Daniel, too, remembers annoying and being annoyed by the faculty.
Nonetheless, he says, “We did fine. I love Sweet Briar and everything I did. I enjoyed going to work every day. The students were wonderful. I wouldn’t change a thing.”
Daniel takes immense pride in operating “in the black” throughout his 32 years. He credits a good team that understood what the College was trying to accomplish. Of his own staff, he says he was careful to keep them informed and expected them to speak their minds.
He admits to occasionally losing his temper. Pat James, who worked for him from 1981 until his retirement, says he was exacting, but he was fair and honest, decisive and always acted with integrity.
“He loved Sweet Briar,” James says. “He was going to do the right thing for Sweet Briar.”
Every year Daniel invited his staff to McLivian, the farm he and Lydia owned on the Tye River, where his warmth and hospitality were most on display.
“They made us feel so special,” James remembers, noting the couple’s devotion to one another was also evident. “You could feel it and see it between him and Lydia.”
Daniel, a father of two boys, Peter and Dabney, also made the students on the diving team he coached for several years feel special. Jill Steenhuis ’80, who’d had an unhappy freshman year, says her life at Sweet Briar changed once she joined the team.
“He laughed at all my stories and it made me feel good. As I got better at diving, I think I became Peter’s top beagle,” Steenhuis says, a reference to the dogs he and Lydia raised and showed for many years.

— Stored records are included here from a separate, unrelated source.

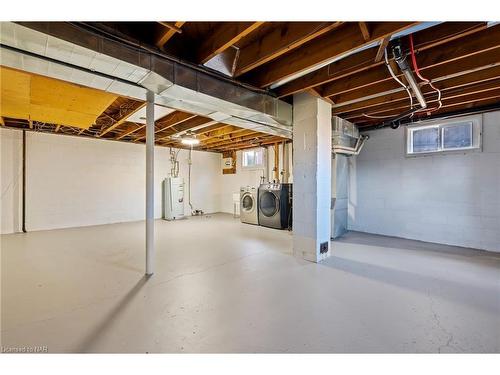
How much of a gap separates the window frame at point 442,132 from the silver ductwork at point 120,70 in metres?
2.98

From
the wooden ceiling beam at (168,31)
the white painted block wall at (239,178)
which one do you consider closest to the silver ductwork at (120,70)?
the wooden ceiling beam at (168,31)

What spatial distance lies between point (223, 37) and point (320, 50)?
92 cm

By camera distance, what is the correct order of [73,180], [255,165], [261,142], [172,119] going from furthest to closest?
[255,165] → [261,142] → [73,180] → [172,119]

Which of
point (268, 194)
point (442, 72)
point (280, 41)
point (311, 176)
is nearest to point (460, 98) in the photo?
point (442, 72)

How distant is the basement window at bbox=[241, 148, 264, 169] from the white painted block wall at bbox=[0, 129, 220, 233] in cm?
245

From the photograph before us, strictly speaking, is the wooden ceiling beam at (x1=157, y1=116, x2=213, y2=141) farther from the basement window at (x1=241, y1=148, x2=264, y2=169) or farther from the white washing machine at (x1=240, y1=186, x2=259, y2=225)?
the basement window at (x1=241, y1=148, x2=264, y2=169)

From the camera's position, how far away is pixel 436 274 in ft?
8.95

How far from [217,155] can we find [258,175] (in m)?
2.03

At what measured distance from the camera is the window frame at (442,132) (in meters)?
3.74

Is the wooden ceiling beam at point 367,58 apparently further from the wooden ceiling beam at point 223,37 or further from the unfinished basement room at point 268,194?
the wooden ceiling beam at point 223,37

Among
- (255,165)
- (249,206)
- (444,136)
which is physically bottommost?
(249,206)

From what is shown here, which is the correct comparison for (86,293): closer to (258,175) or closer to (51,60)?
(51,60)

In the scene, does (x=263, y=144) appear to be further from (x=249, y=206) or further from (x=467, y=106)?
(x=467, y=106)

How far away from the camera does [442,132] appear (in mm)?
4113
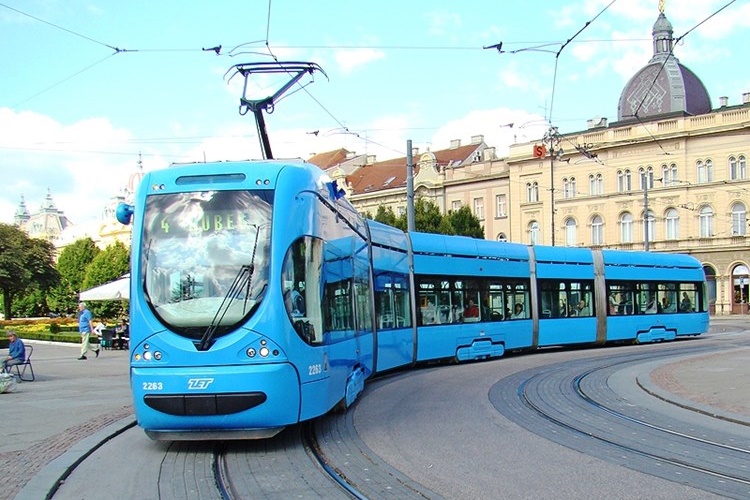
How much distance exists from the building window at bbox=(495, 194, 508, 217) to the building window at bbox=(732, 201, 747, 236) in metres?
19.6

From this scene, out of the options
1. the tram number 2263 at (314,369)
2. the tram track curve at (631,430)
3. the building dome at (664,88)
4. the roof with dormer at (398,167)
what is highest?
the building dome at (664,88)

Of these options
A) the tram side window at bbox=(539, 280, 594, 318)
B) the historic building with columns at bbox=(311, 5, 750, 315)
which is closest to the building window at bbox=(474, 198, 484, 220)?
the historic building with columns at bbox=(311, 5, 750, 315)

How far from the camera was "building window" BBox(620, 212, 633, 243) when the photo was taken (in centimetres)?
6550

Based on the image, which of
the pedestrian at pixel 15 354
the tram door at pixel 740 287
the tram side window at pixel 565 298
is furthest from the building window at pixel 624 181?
the pedestrian at pixel 15 354

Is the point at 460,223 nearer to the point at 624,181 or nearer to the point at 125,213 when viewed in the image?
the point at 624,181

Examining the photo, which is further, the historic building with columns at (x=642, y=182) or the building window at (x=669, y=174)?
the building window at (x=669, y=174)

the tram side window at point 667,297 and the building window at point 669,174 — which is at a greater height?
the building window at point 669,174

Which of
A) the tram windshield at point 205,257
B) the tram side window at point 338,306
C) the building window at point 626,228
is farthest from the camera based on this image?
the building window at point 626,228

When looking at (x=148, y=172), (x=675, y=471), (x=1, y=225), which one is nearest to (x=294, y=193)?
(x=148, y=172)

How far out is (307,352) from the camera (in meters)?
9.23

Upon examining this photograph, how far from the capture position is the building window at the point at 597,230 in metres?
67.6

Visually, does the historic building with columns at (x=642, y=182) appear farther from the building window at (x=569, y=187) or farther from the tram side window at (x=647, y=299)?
the tram side window at (x=647, y=299)

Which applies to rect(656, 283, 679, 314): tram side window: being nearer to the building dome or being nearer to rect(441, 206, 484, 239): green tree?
rect(441, 206, 484, 239): green tree

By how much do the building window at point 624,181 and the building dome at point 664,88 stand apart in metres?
4.33
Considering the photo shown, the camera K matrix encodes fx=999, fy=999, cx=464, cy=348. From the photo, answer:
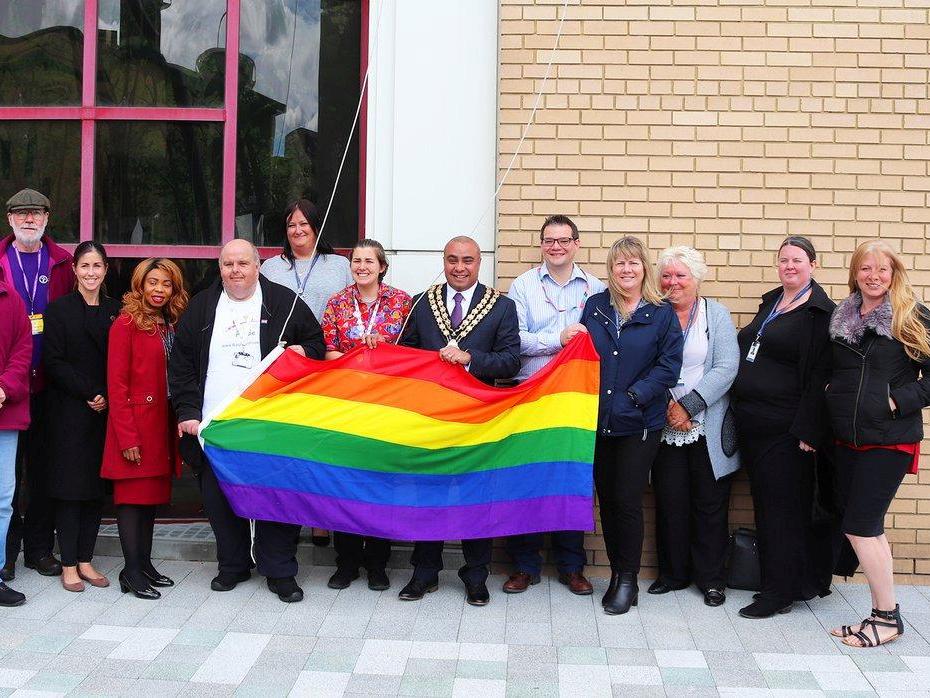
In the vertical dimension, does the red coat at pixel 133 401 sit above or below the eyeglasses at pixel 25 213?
below

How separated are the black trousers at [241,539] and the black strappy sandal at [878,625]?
3.08 metres

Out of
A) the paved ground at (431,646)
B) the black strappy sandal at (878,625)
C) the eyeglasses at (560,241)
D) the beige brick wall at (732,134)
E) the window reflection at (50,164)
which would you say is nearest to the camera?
the paved ground at (431,646)

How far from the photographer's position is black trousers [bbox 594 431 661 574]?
18.4 ft

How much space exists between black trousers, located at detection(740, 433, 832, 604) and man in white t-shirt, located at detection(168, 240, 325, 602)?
105 inches

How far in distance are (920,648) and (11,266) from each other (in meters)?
5.54

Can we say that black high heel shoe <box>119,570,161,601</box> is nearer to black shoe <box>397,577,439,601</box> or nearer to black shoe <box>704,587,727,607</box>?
black shoe <box>397,577,439,601</box>

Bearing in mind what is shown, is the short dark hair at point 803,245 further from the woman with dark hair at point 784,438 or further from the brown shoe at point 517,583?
the brown shoe at point 517,583

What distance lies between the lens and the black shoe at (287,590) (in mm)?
5695

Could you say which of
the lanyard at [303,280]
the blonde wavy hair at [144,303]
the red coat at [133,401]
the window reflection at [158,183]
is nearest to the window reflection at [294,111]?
the window reflection at [158,183]

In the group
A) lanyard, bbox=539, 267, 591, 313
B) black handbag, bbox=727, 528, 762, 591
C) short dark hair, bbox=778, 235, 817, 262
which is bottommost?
black handbag, bbox=727, 528, 762, 591

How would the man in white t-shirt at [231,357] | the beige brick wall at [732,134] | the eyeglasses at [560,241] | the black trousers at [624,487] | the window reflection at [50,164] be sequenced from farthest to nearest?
the window reflection at [50,164] < the beige brick wall at [732,134] < the eyeglasses at [560,241] < the man in white t-shirt at [231,357] < the black trousers at [624,487]

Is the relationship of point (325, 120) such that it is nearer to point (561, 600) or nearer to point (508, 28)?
point (508, 28)

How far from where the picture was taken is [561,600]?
5.82 meters

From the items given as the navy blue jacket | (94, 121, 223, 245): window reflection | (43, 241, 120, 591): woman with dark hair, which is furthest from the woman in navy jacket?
(94, 121, 223, 245): window reflection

“He was and still is a wonderfully positive person and he believed in me. I respected him and in the end, I think [we were] close to a father-daughter relationship.”
Aside from their beloved beagles, the Daniels shared a love of art and Lydia served on the Sweet Briar Friends of Art board. They were faithful FOA members for years. His appreciation for art deepened during his retirement when, at his wife’s urging, Daniel took art history and painting classes with Professor Lauren Oliver. He became quite good. Several of his landscapes in oil — many of them scenes of McLivian — hang on his walls.
A consistent donor since he was an active employee, Daniel belongs to the Silver Rose Society and recently gave at the Column Society level. The most recent gift covered the cost of renovating Pannell 012, making it one of the latest classrooms across campus to receive new furnishings, fixtures and state-of-the-art technology for today’s teaching and learning environments. He also previously funded an air quality analysis of the building as part of a review of its maintenance needs.
Toward the end of his career, Daniel oversaw the 1985 conversion of the Refectory, originally built in 1906, to the Anne Gary Pannell Center. Today it houses the College’s permanent art collection, main gallery, classrooms and faculty offices for the art history department.
During his tenure he managed more than a dozen major construction and infrastructure projects. The Pannell Center remains close to his heart. He knows that to maintain it in accordance with the best practices standards of the museum profession and as a place of learning, others need to love it, too.
To those who care about the arts, he says, “Show your interest. Ask questions about why things can’t be done. Be interested enough to give money, as well as to speak to others about how important it is.”